Over 50% of all untaggable SNPs lie within 1 kb of the centre of a detected recombination hotspot and over 90% are within 5 kb. Because only 3–4% of all SNPs lie within 1 kb from the centre of a detected recombination hotspot (16% are within 5 kb), this constitutes a marked enrichment and implies that at least 10% of all SNPs within 1 kb of hotspots are untaggable. The implication for association mapping is that when a region of interest contains a known hotspot it may be prudent to perform additional sequencing within the hotspot. Many of the variants identified in this manner will be untaggable SNPs that should be genotyped directly in association studies. From a biological perspective, the proximity of untaggable SNPs to the centre of hotspots suggests that they may lie within gene conversion tracts associated with the repair of double-strand breaks. Double-strand breaks are thought to resolve as crossover events only 5–25% of the time35. Consequently, SNPs lying near the centre of a hotspot are liable to be included within gene conversion tracts and will experience much higher effective recombination rates than predicted from crossover rates alone.

The distribution of recombination

In the Phase II HapMap we identified 32,996 recombination hotspots3,6,36 (an increase of over 50% from Phase I) of which 68% localized to a region of≤5 kb. The median map distance induced by a hotspot is 0.043 cM (or one crossover per 2,300 meioses) and the hottest identified, on chromosome 20, is 1.2 cM (one crossover per 80 meioses). Hotspots account for approximately 60% of recombination in the human genome and about 6% of sequence (Supplementary Fig. 6). We do not find marked differences among chromosomes in the concentration of recombination in hotspots, which implies that obligate differences in recombination among chromosomes of different size result from differences in hotspot density and intensity6.

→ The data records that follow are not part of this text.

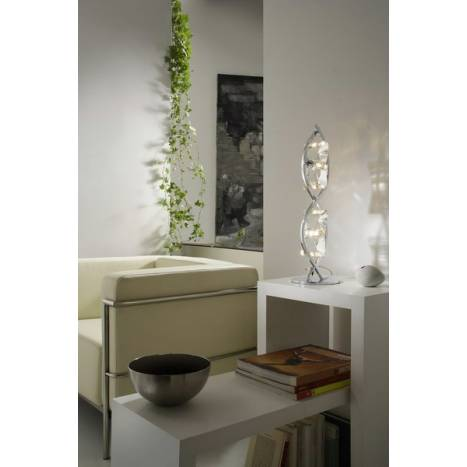 Mantra Krom table lamp 2 lights chrome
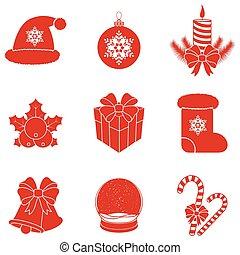 Vector Christmas silhouettes. - Set of 9 Christmas...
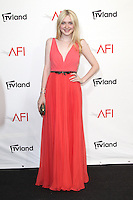 Dakota Fanning at the 40th AFI Life Achievement Award honoring Shirley MacLaine held at Sony Pictures Studios on June 7, 2012 in Culver City, California. © mpi26/ MediaPunch Inc.. /NORTEPHOTO.COM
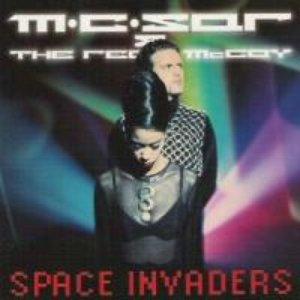 Bild für 'Space Invaders'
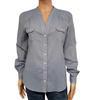 Chemise liquette Comptoir des Cotonniers T 42 bleu clair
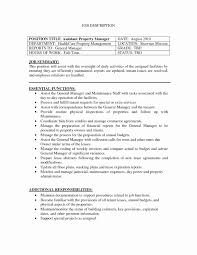 Free Phlebotomist Resume Templates Phlebotomy Resume Sample Elegant Entry Level Phlebotomy Resume 64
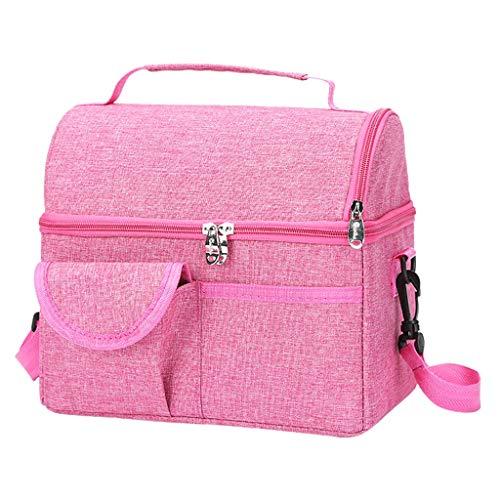 TAMALLU Damen Einfache Umhängetasche Umhängetasche Gurt Reißverschluss Reisegesellschaft Handtasche(Rosa)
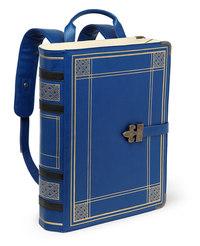 Olde Book - Backpack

The increased number of well-defined hotspots allows us to understand better the influence of genomic features on the distribution of recombination. Previous work identified specific DNA motifs that influence hotspot location6,37 as well as additional influences of local sequence context including the location of genes6 and base composition38. The Phase II HapMap provides the resolution to separate these influences. Figure 5a shows the distribution of recombination, hotspot motifs and base composition around genes. Within the transcribed region of genes there is a marked decrease in the estimated recombination rate. However, 5′ of the transcription start site is a peak in recombination rate with a corresponding local increase in the density of hotspot motifs. This region also shows a marked increase in G+C content, reflecting the presence of CpG islands in promoter regions. There is also an asymmetry in recombination rate across genes, with recombination rates 3′ of transcribed regions being elevated (as are motif density and G+C content) compared to regions 5′ of genes. Studies in yeast have previously suggested an association between promoter regions and recombination hotspots39. Our results suggest a significant, although weak, relationship between promoters and recombination in humans. Nevertheless, the vast majority of hotspots in the human genome are not in gene promoters. The association may reflect a general association between regions of accessible chromatin and crossover activity.

Figure 5
Recombination rates around genes

Systematic differences in recombination rate by gene class

Previous work has demonstrated differences in the magnitude of linkage disequilibrium, as measured at a megabase scale, among genes associated with different functions3,40. Using the fine-scale genetic map estimated from the Phase II HapMap data we can quantify local increases in recombination rate associated with genes of different function using the Panther gene ontology annotation41. Average recombination rates vary more than sixfold among such gene classes (Fig. 5b), with defence and immunity genes showing the highest rates (1.9 cM Mb−1) and chaperones showing the lowest rates (0.3 cM Mb−1). Gene functions associated with cell surfaces and external functions tend to show higher recombination rates (immunity, cell adhesion, extracellular matrix, ion channels, signalling) whereas those with lower recombination rates are typically internal to cells (chaperones, ligase, isomerase, synthase). Controlling for systematic differences between gene classes in base composition and gene clustering, the differences between groups remain significant. We also find that the density of hotspot-associated DNA motifs varies systematically among gene classes and that variation in motif density explains over 50% of the variance in recombination rate among gene functions (Supplementary Fig. 7).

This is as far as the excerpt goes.